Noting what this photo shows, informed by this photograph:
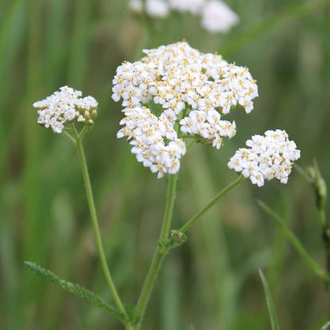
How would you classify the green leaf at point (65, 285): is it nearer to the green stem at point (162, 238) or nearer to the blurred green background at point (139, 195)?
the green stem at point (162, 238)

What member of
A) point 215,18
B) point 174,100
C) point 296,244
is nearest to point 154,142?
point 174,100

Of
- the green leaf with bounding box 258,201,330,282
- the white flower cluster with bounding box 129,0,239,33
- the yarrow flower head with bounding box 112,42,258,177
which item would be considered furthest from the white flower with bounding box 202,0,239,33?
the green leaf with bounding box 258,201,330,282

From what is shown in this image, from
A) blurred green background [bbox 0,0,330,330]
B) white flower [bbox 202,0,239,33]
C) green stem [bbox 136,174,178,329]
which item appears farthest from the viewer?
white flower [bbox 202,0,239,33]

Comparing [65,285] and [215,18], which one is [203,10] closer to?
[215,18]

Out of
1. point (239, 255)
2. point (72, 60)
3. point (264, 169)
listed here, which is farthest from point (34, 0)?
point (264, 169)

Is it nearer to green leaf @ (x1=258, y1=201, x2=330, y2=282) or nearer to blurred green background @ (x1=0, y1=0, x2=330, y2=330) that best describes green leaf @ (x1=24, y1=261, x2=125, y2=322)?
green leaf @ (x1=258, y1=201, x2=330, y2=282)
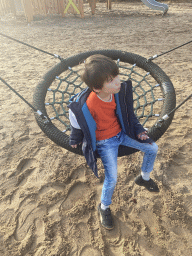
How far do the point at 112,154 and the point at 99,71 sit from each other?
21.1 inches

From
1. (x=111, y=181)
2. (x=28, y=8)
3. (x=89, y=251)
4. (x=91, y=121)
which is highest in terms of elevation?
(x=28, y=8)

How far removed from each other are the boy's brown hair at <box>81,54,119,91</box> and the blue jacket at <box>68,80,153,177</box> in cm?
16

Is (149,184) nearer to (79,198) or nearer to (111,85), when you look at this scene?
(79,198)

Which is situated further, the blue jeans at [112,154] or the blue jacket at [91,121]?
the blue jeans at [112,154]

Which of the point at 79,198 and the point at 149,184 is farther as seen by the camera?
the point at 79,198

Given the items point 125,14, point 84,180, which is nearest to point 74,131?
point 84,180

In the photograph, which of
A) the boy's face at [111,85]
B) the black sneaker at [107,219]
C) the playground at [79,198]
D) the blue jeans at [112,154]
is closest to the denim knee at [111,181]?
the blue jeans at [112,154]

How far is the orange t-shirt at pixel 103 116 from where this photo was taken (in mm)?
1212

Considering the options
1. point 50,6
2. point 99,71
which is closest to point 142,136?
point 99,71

...

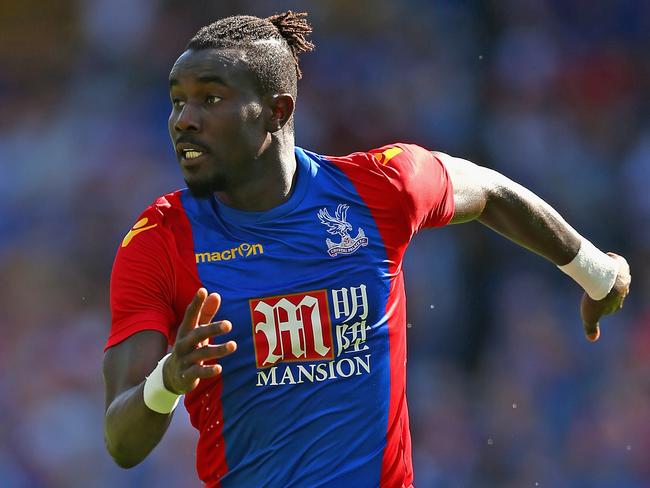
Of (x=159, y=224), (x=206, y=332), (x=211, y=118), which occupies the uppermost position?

*Exercise instructions*:
Filter the listing above, copying out each line that contains the string "photograph". Treat the match as case-sensitive.

*Task result*:
Noting what this photo shows, informed by this photograph:
In the photograph, which of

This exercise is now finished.